### STUDY TEXT
Tutorials¶
These area tutorials designed to better understand what SHED is, and what it
attempts to resolve.
Before beginning, we’ll assume that you have the shed
and
rapidz libraries installed.
Tutorial 1 : Simple Streams¶
First, we begin with a quick review of simple streams. Let’s say we had a stream of incoming data, and needed to increment by one, and print the result. The definition is as simple as the following:
from rapidz import Stream
def myadder(x):
return x + 1
s = Stream()
s2 = s.map(myadder)
s3 = s2.sink(print)
# now send the data here
s.emit(1)
s.emit(3)
Here, the stream definition is done via s = Stream()
.
The data is not input into the stream until s.emit(var)
is called.
The incrementing by one is done via the map
method. This method
takes a function as its first argument.
If this makes sense, then we’re ready to understand event streams. If it doesn’t, then it is suggested you read the documentation and examples for the rapidz library.
Tutorial 2 : A simple Event Stream¶
An event stream is as defined by NSLS-II, which is a series of documents, beginning from a start document, descriptor, event documents and stop documents. Please refer to the NSLS-II documentation for more details.
SHED handles the translations between the event model, raw data, and back.
To better understand the general
idea, let’s begin with a simple event stream.
We’ll use the bluesky.run_engine.RunEngine
and ophyd.sim.hw
to mimic
an experiment run at a beamline.
Here is an example pipeline which multiplies the output of a detector by 5 and
then performs a running sum of the results.
The results are then repackaged into the event model and printed via
pprint
.
Finally we run a count scan with the ab_det
detector:
from rapidz import Stream
from shed.simple import SimpleFromEventStream, SimpleToEventStream
import operator as op
from pprint import pprint
# where we'll input data
raw_source = Stream()

### GOAL OF THE EXERCISE
Carry on the SHED tutorial from its last line, completing the Tutorial 2 pipeline code and the text after it. The rows that come next are separate material and have no connection to the SHED tutorial.

### DATA FOR REVIEW
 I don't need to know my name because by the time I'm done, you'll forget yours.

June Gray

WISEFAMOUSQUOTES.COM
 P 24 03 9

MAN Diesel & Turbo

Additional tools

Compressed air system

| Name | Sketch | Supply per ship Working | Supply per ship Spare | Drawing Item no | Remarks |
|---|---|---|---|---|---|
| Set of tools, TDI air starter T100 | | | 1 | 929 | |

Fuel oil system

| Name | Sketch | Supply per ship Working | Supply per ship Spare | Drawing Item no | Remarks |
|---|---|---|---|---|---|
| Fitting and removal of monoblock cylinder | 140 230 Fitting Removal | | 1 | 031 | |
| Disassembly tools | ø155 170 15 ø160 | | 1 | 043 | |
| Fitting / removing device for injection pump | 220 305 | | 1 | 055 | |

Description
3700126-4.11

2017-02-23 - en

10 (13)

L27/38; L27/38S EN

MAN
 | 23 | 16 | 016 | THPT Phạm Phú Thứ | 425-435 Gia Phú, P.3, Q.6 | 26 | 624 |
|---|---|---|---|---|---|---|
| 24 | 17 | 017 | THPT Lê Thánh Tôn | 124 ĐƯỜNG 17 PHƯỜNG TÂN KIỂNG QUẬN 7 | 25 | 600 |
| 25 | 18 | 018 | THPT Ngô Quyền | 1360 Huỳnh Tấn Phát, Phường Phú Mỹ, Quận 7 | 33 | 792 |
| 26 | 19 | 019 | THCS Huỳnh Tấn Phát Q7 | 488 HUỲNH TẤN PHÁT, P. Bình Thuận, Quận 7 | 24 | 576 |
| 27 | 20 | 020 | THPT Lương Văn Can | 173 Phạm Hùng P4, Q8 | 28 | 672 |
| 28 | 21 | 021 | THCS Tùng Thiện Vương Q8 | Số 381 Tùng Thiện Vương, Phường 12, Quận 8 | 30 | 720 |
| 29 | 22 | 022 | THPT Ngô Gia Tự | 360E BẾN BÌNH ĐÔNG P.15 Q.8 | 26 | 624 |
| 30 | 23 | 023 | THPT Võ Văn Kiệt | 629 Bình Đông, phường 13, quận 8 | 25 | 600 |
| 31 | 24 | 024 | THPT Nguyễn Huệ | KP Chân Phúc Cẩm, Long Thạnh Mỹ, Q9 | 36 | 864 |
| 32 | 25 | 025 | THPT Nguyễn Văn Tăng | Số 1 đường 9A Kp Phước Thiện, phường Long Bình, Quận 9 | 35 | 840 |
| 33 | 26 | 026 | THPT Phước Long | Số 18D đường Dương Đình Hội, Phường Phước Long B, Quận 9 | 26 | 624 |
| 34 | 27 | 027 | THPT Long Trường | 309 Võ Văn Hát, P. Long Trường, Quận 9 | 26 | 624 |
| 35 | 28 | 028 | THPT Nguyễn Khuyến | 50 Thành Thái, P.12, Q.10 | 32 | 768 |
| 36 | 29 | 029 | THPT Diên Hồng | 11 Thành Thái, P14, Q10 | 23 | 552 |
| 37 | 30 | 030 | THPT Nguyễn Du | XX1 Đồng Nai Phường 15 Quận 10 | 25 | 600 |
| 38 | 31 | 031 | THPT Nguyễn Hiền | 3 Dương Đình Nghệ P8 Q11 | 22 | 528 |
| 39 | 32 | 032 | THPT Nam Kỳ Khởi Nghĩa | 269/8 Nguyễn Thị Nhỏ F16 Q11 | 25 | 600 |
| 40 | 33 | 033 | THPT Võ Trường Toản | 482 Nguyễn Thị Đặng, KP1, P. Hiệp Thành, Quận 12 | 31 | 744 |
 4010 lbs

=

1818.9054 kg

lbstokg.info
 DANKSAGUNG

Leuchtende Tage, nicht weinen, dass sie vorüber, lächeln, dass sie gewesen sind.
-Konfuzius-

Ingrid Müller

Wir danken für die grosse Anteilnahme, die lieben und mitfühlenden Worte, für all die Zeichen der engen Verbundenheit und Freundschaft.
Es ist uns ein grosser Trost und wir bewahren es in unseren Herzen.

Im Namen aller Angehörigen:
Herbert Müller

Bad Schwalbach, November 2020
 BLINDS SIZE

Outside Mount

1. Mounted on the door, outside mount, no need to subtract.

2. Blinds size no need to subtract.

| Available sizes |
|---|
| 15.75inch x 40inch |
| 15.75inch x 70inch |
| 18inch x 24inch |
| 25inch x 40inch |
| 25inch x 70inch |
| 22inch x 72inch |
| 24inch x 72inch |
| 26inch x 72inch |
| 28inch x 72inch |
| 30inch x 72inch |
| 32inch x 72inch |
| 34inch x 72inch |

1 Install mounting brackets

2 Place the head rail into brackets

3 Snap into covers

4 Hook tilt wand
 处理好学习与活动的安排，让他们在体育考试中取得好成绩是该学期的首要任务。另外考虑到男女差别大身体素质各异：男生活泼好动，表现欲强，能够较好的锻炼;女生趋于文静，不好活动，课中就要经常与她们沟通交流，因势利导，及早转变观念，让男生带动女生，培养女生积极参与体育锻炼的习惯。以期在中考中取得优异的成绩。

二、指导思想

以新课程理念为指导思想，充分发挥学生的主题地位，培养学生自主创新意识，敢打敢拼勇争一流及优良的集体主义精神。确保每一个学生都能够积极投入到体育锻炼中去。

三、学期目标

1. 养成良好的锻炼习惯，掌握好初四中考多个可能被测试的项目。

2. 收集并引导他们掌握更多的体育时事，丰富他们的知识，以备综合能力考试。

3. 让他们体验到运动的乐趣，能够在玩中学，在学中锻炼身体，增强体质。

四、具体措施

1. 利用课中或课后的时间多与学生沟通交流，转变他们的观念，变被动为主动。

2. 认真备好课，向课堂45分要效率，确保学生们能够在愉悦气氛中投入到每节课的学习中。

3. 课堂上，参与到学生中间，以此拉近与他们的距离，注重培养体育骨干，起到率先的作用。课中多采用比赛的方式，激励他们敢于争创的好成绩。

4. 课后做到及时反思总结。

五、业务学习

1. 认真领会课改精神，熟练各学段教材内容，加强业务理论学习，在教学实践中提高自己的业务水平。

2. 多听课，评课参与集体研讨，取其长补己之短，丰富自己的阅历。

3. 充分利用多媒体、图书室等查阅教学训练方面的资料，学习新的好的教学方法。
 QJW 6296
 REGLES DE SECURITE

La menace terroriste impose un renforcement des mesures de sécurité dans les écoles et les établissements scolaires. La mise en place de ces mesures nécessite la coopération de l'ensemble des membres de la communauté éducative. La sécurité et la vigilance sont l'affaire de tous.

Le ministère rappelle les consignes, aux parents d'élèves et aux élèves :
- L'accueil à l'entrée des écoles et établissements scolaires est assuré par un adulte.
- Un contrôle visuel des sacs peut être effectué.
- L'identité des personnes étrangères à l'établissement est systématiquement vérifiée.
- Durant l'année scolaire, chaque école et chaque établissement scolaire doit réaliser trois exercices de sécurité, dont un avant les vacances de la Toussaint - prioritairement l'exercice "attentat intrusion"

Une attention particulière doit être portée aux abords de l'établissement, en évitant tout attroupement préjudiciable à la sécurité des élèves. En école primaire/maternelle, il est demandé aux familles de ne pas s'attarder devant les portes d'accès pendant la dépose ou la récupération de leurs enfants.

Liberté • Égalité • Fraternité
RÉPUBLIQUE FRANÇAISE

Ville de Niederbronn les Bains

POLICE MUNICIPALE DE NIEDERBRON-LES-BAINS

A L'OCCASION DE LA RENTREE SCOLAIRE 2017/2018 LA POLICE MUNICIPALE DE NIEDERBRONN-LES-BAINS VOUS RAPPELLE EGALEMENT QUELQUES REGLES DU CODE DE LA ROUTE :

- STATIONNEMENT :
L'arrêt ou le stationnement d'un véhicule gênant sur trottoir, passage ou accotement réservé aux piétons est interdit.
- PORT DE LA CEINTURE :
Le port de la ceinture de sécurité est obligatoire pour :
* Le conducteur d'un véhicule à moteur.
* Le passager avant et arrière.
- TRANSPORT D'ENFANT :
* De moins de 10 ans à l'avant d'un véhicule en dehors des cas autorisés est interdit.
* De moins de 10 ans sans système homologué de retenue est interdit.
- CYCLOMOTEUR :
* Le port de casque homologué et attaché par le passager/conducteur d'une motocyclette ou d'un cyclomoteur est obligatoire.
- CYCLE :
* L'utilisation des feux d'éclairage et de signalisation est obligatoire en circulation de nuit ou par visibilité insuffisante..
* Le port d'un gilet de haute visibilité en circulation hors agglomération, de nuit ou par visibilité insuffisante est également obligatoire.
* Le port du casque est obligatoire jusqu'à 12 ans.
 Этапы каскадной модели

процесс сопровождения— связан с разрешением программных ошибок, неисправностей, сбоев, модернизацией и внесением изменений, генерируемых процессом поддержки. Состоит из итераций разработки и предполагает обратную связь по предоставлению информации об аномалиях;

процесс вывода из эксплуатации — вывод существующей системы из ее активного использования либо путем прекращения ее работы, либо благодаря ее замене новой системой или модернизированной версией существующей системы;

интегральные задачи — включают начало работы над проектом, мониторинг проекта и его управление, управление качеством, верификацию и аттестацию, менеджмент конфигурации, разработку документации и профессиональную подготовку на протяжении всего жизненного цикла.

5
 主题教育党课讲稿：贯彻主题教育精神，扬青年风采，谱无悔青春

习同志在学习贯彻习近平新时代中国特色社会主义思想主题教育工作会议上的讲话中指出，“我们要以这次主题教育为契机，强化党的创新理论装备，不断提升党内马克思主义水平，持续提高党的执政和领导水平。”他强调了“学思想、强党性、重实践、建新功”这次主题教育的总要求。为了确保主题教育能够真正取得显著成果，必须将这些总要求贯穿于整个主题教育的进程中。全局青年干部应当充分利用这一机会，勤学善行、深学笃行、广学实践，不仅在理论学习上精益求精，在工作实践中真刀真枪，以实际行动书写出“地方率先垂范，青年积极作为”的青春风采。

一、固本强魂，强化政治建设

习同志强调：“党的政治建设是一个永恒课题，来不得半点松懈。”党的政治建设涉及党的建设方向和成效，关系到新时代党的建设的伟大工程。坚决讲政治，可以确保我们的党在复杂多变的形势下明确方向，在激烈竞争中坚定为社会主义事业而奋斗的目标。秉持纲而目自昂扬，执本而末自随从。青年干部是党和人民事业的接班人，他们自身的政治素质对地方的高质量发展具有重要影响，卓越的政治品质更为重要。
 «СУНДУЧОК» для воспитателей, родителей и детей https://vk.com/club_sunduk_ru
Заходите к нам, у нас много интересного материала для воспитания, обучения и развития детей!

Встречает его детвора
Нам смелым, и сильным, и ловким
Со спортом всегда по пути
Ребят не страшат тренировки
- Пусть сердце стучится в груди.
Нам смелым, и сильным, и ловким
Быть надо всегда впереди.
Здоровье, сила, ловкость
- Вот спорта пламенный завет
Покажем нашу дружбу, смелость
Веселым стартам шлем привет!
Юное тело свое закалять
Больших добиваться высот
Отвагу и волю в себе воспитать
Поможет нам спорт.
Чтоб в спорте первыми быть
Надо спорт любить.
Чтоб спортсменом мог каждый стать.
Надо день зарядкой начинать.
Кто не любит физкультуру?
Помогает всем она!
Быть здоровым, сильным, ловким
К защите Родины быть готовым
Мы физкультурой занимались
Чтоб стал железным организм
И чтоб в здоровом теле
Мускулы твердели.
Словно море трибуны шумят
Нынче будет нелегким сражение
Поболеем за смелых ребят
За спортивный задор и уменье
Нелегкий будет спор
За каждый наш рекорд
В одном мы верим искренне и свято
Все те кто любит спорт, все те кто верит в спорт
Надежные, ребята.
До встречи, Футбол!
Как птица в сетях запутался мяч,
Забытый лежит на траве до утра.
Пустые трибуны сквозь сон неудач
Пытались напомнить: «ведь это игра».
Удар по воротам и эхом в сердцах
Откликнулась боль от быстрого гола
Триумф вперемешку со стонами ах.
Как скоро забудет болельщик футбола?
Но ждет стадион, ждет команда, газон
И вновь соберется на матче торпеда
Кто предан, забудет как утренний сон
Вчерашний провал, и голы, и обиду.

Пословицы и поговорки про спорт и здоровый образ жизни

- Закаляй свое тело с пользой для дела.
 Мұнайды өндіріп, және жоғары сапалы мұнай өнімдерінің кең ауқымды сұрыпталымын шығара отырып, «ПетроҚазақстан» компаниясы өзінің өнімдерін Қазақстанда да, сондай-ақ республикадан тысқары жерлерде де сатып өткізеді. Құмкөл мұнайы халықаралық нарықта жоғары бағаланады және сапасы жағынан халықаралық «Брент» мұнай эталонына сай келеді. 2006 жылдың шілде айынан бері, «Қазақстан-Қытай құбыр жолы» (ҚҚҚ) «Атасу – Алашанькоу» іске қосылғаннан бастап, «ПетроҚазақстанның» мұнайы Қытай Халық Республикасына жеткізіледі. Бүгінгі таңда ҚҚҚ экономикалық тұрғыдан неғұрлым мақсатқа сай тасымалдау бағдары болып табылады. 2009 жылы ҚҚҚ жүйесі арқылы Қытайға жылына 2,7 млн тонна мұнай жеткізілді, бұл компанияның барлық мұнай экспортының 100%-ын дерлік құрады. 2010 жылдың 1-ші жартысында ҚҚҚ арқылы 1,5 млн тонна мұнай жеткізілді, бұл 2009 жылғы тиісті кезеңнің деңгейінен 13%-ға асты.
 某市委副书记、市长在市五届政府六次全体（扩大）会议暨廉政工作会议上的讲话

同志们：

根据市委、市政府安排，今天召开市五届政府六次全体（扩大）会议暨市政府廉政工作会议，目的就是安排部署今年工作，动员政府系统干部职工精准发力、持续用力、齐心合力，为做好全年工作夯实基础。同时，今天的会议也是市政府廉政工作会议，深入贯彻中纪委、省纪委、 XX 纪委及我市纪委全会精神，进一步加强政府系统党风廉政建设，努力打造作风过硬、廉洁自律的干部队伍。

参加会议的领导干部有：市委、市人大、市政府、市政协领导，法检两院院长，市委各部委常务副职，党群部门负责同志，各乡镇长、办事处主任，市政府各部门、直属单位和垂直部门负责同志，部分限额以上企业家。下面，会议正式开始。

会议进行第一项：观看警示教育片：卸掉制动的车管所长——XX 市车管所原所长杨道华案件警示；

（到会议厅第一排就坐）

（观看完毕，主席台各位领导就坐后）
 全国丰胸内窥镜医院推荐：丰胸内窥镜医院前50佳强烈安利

### ANSWER BOX
# extract from the events the values associated with 'data' and 'det_a'
# (principle=True means that we listen to this node for when to issue
# start and stop documents, all SHED pipelines must have at least one
# principle node)
raw_output = SimpleFromEventStream('event', ('data', 'det_a'), raw_source,
principle=True)
# multiply by 5 and performa a cumulative sum
pipeline = raw_output.map(op.mul, 5).accumulate(op.add)
# repackage the data in the event model under the name 'result'
res = SimpleToEventStream(pipeline, ('result', ))
# print out the documents as they come out
res.sink(pprint)
Now with the pipeline setup we can connect it to the RunEngine
and
run our experiment:
import bluesky.plans as bp
from ophyd.sim import hw
from bluesky import RunEngine
# make some simulated devices
hw = hw()
RE = RunEngine()
# have the RunEngine send data into the pipeline
RE.subscribe(lambda *x: raw_source.emit(x))
# Run the scan
RE(bp.scan([hw.ab_det], hw.motor1, 0, 4, 5))
We can also subscribe BestEffortCallback
into the pipeline for live
visualization:
from bluesky.utils import install_qt_kicker()
from bluesky.callbacks.best_effort import BestEffortCallback
install_qt_kicker()
bec = BestEffortCallback()
# AlignEventStream so we inherit scan details
# starsink because we need to splay out the data as args
res.AlignEventStreams(raw_source).starsink(bec)
We can also extract data from other documents, for instance from the start document:
from_start = SimpleFromEventStream('start', ('my_number', ),
upstream=raw_source)
from_start.sink(print)
RE(bp.count([hw.ab_det], 5), my_number=3)
Finally we can send the data to a databroker:
from databroker import Broker
# create a temporary database
db = Broker.named('temp')
# we use starsink here because we need to splay out the (name, document)
# pair into the args
res.starsink(db.insert)
Tutorial 3: Replay¶
To capture the provenance of the data processing we need to use the full
translation nodes (rather than the Simple
nodes).
We can use the pipeline from above with a small modification:
from rapidz import Stream
from shed.translation import FromEventStream, ToEventStream
import operator as op
from databroker import Broker
import bluesky.plans as bp
from ophyd.sim import hw
from bluesky import RunEngine
from pprint import pprint
# where we'll input data
raw_source = Stream()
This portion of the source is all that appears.